**PAGE EXCERPT:**

Latest benchmarks

[John L Daschbach]

I tried the latest benchmark.m file and found it had some bugs plus it
does not give close to 'real' results for my two machines.  

First bug:  The following code runs the cputime() call on a machine
without cputime().  (P/120 OS/2).  It appears that functions are
defined at the top level and the second definition overwrites the
first.  I put printf() statements in various places and it's true that
the disp("Warning") is called when you don't have cputime().  But when
running the call actually goes to the second one.  It appears the
parser simply reads all function definitions, ignoring the if()
statement.  

if (cputime() == 0)
  # Use these function if cputime() does not work on this particular
  # port of octave.  In this case, time will be computed on a wall
  # clock, and will make sense only on a machine where no other 
  # processes are consuming significant cpu time while the benchmark
  # is running.
  disp ...
    ("WARNING: if other processes are running the figures will be inaccurate");
  function t = bm_st ()
    t  = clock();
  endfunction
  function et = bm_et (t);
    et = etime(clock(),t);
  endfunction
else
  function t = bm_st ()
    t = cputime();
  endfunction
  function et = bm_et (t)
    et = cputime() - t;
  endfunction
endif


Second bug:  The 'global s0, t' produces an error for me with Octave
1.1.1 on both OS/2 and AIX.  Removing the comma fixes this.

Third problem.  The results make the Pentium seem much faster.  In
part this may be because of the small matrix size used and the calling
overhead of the script.  On an RS6000 these small matrices take so
little time that a large part of the time is due to the octave
language calls to things like the timing routine.  In other words this
benchmark code is no good.

For instance, the benchmark gives matrix inversion timings which are
between 2 and 3 times faster on the AIX box.  However when I run
simple tests using tic() and toc() or clock() and etime() I find that
the AIX box is between 5 and 6 times faster for 256x256 and 512x512.
The AIX is used by other people and the OS/2 is single user with
nothing but networking running.  One would expect that actual cpu
timings on the AIX box would be faster than the tic() or toc() timings
but they can't be any slower.  

The LSODE result is interesting.  I have found lsode() in octave very
slow on the AIX box.  What is interesting is that we find the RS6000
boxes to be very good all around performers for numerical stuff.  We
have had boxes from most everyone and RS6000's are the favorites for
small machines (<1G core).  The main application is electronic
structure codes, (DF and MCSCF/CI).  For this the RS6000 is fast and
stable.  Machines are benchmarked using the codes that are actually
run, and for electronic structure this includes doing IO and running
with other jobs.

Here are my results:

Pentium 120 

[E:\home]octave
Octave 1.1.1 for OS/2 2.x and Warp.

**GIVEN ENTRIES:**
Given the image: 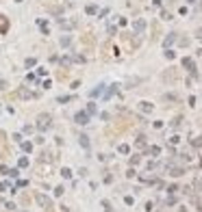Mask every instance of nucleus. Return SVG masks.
<instances>
[{"mask_svg":"<svg viewBox=\"0 0 202 212\" xmlns=\"http://www.w3.org/2000/svg\"><path fill=\"white\" fill-rule=\"evenodd\" d=\"M50 126H52V121H50V115H39V121H37V128H39V130H48Z\"/></svg>","mask_w":202,"mask_h":212,"instance_id":"nucleus-1","label":"nucleus"},{"mask_svg":"<svg viewBox=\"0 0 202 212\" xmlns=\"http://www.w3.org/2000/svg\"><path fill=\"white\" fill-rule=\"evenodd\" d=\"M182 67H187V72H191L193 76H196V63H193V59H182Z\"/></svg>","mask_w":202,"mask_h":212,"instance_id":"nucleus-2","label":"nucleus"},{"mask_svg":"<svg viewBox=\"0 0 202 212\" xmlns=\"http://www.w3.org/2000/svg\"><path fill=\"white\" fill-rule=\"evenodd\" d=\"M168 171H170V175H172V178H180L182 173H185V169H182V167H172V165H168Z\"/></svg>","mask_w":202,"mask_h":212,"instance_id":"nucleus-3","label":"nucleus"},{"mask_svg":"<svg viewBox=\"0 0 202 212\" xmlns=\"http://www.w3.org/2000/svg\"><path fill=\"white\" fill-rule=\"evenodd\" d=\"M133 30H135L137 35H141L143 30H146V20H137V22L133 24Z\"/></svg>","mask_w":202,"mask_h":212,"instance_id":"nucleus-4","label":"nucleus"},{"mask_svg":"<svg viewBox=\"0 0 202 212\" xmlns=\"http://www.w3.org/2000/svg\"><path fill=\"white\" fill-rule=\"evenodd\" d=\"M76 123H80V126L89 123V117H87V113H78V115H76Z\"/></svg>","mask_w":202,"mask_h":212,"instance_id":"nucleus-5","label":"nucleus"},{"mask_svg":"<svg viewBox=\"0 0 202 212\" xmlns=\"http://www.w3.org/2000/svg\"><path fill=\"white\" fill-rule=\"evenodd\" d=\"M37 201H39L44 208H50V206H52V203H50V199H48V197H44V195H37Z\"/></svg>","mask_w":202,"mask_h":212,"instance_id":"nucleus-6","label":"nucleus"},{"mask_svg":"<svg viewBox=\"0 0 202 212\" xmlns=\"http://www.w3.org/2000/svg\"><path fill=\"white\" fill-rule=\"evenodd\" d=\"M80 145H83L85 149H89V136L87 134H80Z\"/></svg>","mask_w":202,"mask_h":212,"instance_id":"nucleus-7","label":"nucleus"},{"mask_svg":"<svg viewBox=\"0 0 202 212\" xmlns=\"http://www.w3.org/2000/svg\"><path fill=\"white\" fill-rule=\"evenodd\" d=\"M139 108H141V113H150V110H152V104H148V102H141V106H139Z\"/></svg>","mask_w":202,"mask_h":212,"instance_id":"nucleus-8","label":"nucleus"},{"mask_svg":"<svg viewBox=\"0 0 202 212\" xmlns=\"http://www.w3.org/2000/svg\"><path fill=\"white\" fill-rule=\"evenodd\" d=\"M148 154H152V156H159V154H161V147H159V145H152V147L148 149Z\"/></svg>","mask_w":202,"mask_h":212,"instance_id":"nucleus-9","label":"nucleus"},{"mask_svg":"<svg viewBox=\"0 0 202 212\" xmlns=\"http://www.w3.org/2000/svg\"><path fill=\"white\" fill-rule=\"evenodd\" d=\"M163 78H165V80H176V72H165Z\"/></svg>","mask_w":202,"mask_h":212,"instance_id":"nucleus-10","label":"nucleus"},{"mask_svg":"<svg viewBox=\"0 0 202 212\" xmlns=\"http://www.w3.org/2000/svg\"><path fill=\"white\" fill-rule=\"evenodd\" d=\"M102 87H104V84H98V89H94V91H91V98H96V95H100V93H102Z\"/></svg>","mask_w":202,"mask_h":212,"instance_id":"nucleus-11","label":"nucleus"},{"mask_svg":"<svg viewBox=\"0 0 202 212\" xmlns=\"http://www.w3.org/2000/svg\"><path fill=\"white\" fill-rule=\"evenodd\" d=\"M163 100H165V102H176V95H174V93H170V95H165V98H163Z\"/></svg>","mask_w":202,"mask_h":212,"instance_id":"nucleus-12","label":"nucleus"},{"mask_svg":"<svg viewBox=\"0 0 202 212\" xmlns=\"http://www.w3.org/2000/svg\"><path fill=\"white\" fill-rule=\"evenodd\" d=\"M143 145H146V136L141 134V136L137 138V147H143Z\"/></svg>","mask_w":202,"mask_h":212,"instance_id":"nucleus-13","label":"nucleus"},{"mask_svg":"<svg viewBox=\"0 0 202 212\" xmlns=\"http://www.w3.org/2000/svg\"><path fill=\"white\" fill-rule=\"evenodd\" d=\"M130 152V147H128V145H120V154H128Z\"/></svg>","mask_w":202,"mask_h":212,"instance_id":"nucleus-14","label":"nucleus"},{"mask_svg":"<svg viewBox=\"0 0 202 212\" xmlns=\"http://www.w3.org/2000/svg\"><path fill=\"white\" fill-rule=\"evenodd\" d=\"M87 113H89V115L96 113V104H89V106H87Z\"/></svg>","mask_w":202,"mask_h":212,"instance_id":"nucleus-15","label":"nucleus"},{"mask_svg":"<svg viewBox=\"0 0 202 212\" xmlns=\"http://www.w3.org/2000/svg\"><path fill=\"white\" fill-rule=\"evenodd\" d=\"M61 175H63V178H70V175H72V171H70V169H63V171H61Z\"/></svg>","mask_w":202,"mask_h":212,"instance_id":"nucleus-16","label":"nucleus"},{"mask_svg":"<svg viewBox=\"0 0 202 212\" xmlns=\"http://www.w3.org/2000/svg\"><path fill=\"white\" fill-rule=\"evenodd\" d=\"M87 13H89V15H94V13H96V7H94V5H89V7H87Z\"/></svg>","mask_w":202,"mask_h":212,"instance_id":"nucleus-17","label":"nucleus"},{"mask_svg":"<svg viewBox=\"0 0 202 212\" xmlns=\"http://www.w3.org/2000/svg\"><path fill=\"white\" fill-rule=\"evenodd\" d=\"M172 41H174V33H170V37H168V39H165V45H170V43H172Z\"/></svg>","mask_w":202,"mask_h":212,"instance_id":"nucleus-18","label":"nucleus"},{"mask_svg":"<svg viewBox=\"0 0 202 212\" xmlns=\"http://www.w3.org/2000/svg\"><path fill=\"white\" fill-rule=\"evenodd\" d=\"M22 147H24V152H30V149H33V145H30V143H22Z\"/></svg>","mask_w":202,"mask_h":212,"instance_id":"nucleus-19","label":"nucleus"},{"mask_svg":"<svg viewBox=\"0 0 202 212\" xmlns=\"http://www.w3.org/2000/svg\"><path fill=\"white\" fill-rule=\"evenodd\" d=\"M178 141H180V136H172V138H170V143H172V145H176Z\"/></svg>","mask_w":202,"mask_h":212,"instance_id":"nucleus-20","label":"nucleus"},{"mask_svg":"<svg viewBox=\"0 0 202 212\" xmlns=\"http://www.w3.org/2000/svg\"><path fill=\"white\" fill-rule=\"evenodd\" d=\"M168 191H170V193H172V195H174V193H178V191H180V188H178V186H170Z\"/></svg>","mask_w":202,"mask_h":212,"instance_id":"nucleus-21","label":"nucleus"},{"mask_svg":"<svg viewBox=\"0 0 202 212\" xmlns=\"http://www.w3.org/2000/svg\"><path fill=\"white\" fill-rule=\"evenodd\" d=\"M196 188H200V191H202V178H198V180H196Z\"/></svg>","mask_w":202,"mask_h":212,"instance_id":"nucleus-22","label":"nucleus"},{"mask_svg":"<svg viewBox=\"0 0 202 212\" xmlns=\"http://www.w3.org/2000/svg\"><path fill=\"white\" fill-rule=\"evenodd\" d=\"M0 89H7V82H5V80H0Z\"/></svg>","mask_w":202,"mask_h":212,"instance_id":"nucleus-23","label":"nucleus"},{"mask_svg":"<svg viewBox=\"0 0 202 212\" xmlns=\"http://www.w3.org/2000/svg\"><path fill=\"white\" fill-rule=\"evenodd\" d=\"M170 2H172V5H174V2H176V0H170Z\"/></svg>","mask_w":202,"mask_h":212,"instance_id":"nucleus-24","label":"nucleus"},{"mask_svg":"<svg viewBox=\"0 0 202 212\" xmlns=\"http://www.w3.org/2000/svg\"><path fill=\"white\" fill-rule=\"evenodd\" d=\"M189 2H196V0H189Z\"/></svg>","mask_w":202,"mask_h":212,"instance_id":"nucleus-25","label":"nucleus"},{"mask_svg":"<svg viewBox=\"0 0 202 212\" xmlns=\"http://www.w3.org/2000/svg\"><path fill=\"white\" fill-rule=\"evenodd\" d=\"M200 167H202V160H200Z\"/></svg>","mask_w":202,"mask_h":212,"instance_id":"nucleus-26","label":"nucleus"}]
</instances>
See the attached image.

**DIRECTIVE A:** In the Octave benchmark post, what fixes the error that 'global s0, t' produces?
**DIRECTIVE B:** Translate this sentence from the Octave benchmark post into Spanish: "The AIX is used by other people and the OS/2 is single user with nothing but networking running."

**RESPONSE A:** Removing the comma.

**RESPONSE B:** El AIX lo usan otras personas y el OS/2 es de un solo usuario, sin nada más que la red en funcionamiento.